RECORD SET
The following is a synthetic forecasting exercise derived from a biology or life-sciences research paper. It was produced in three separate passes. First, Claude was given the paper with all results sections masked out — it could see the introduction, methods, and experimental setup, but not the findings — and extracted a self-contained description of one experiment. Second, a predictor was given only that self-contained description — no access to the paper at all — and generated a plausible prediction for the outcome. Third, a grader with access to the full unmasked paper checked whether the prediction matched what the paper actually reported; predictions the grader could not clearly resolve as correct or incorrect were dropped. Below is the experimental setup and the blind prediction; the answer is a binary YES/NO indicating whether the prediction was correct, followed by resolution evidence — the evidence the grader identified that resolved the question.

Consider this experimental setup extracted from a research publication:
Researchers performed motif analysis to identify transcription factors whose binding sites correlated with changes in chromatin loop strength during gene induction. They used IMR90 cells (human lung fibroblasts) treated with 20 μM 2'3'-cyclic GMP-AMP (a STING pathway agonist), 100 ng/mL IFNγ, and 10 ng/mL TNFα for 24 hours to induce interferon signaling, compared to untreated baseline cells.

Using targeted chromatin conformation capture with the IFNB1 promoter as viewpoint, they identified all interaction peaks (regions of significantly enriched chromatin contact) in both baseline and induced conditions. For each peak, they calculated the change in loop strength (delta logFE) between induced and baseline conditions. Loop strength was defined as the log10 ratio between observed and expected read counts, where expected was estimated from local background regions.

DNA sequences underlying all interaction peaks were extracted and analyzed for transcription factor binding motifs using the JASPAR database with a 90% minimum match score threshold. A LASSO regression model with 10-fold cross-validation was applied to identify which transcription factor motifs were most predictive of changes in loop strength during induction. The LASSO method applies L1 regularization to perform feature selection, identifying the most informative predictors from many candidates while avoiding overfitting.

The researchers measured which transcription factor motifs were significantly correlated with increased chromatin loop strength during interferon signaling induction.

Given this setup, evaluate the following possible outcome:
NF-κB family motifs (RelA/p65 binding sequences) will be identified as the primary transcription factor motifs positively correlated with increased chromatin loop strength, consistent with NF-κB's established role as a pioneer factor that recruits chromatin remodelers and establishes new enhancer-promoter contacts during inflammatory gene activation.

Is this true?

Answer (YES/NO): NO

WORK REQUEST
Could you reproduce all of the material above, exactly as it reads?

EXERCISE RESULT
The following is a synthetic forecasting exercise derived from a biology or life-sciences research paper. It was produced in three separate passes. First, Claude was given the paper with all results sections masked out — it could see the introduction, methods, and experimental setup, but not the findings — and extracted a self-contained description of one experiment. Second, a predictor was given only that self-contained description — no access to the paper at all — and generated a plausible prediction for the outcome. Third, a grader with access to the full unmasked paper checked whether the prediction matched what the paper actually reported; predictions the grader could not clearly resolve as correct or incorrect were dropped. Below is the experimental setup and the blind prediction; the answer is a binary YES/NO indicating whether the prediction was correct, followed by resolution evidence — the evidence the grader identified that resolved the question.

Consider this experimental setup extracted from a research publication:
Researchers performed motif analysis to identify transcription factors whose binding sites correlated with changes in chromatin loop strength during gene induction. They used IMR90 cells (human lung fibroblasts) treated with 20 μM 2'3'-cyclic GMP-AMP (a STING pathway agonist), 100 ng/mL IFNγ, and 10 ng/mL TNFα for 24 hours to induce interferon signaling, compared to untreated baseline cells.

Using targeted chromatin conformation capture with the IFNB1 promoter as viewpoint, they identified all interaction peaks (regions of significantly enriched chromatin contact) in both baseline and induced conditions. For each peak, they calculated the change in loop strength (delta logFE) between induced and baseline conditions. Loop strength was defined as the log10 ratio between observed and expected read counts, where expected was estimated from local background regions.

DNA sequences underlying all interaction peaks were extracted and analyzed for transcription factor binding motifs using the JASPAR database with a 90% minimum match score threshold. A LASSO regression model with 10-fold cross-validation was applied to identify which transcription factor motifs were most predictive of changes in loop strength during induction. The LASSO method applies L1 regularization to perform feature selection, identifying the most informative predictors from many candidates while avoiding overfitting.

The researchers measured which transcription factor motifs were significantly correlated with increased chromatin loop strength during interferon signaling induction.

Given this setup, evaluate the following possible outcome:
NF-κB family motifs (RelA/p65 binding sequences) will be identified as the primary transcription factor motifs positively correlated with increased chromatin loop strength, consistent with NF-κB's established role as a pioneer factor that recruits chromatin remodelers and establishes new enhancer-promoter contacts during inflammatory gene activation.

Is this true?

Answer (YES/NO): NO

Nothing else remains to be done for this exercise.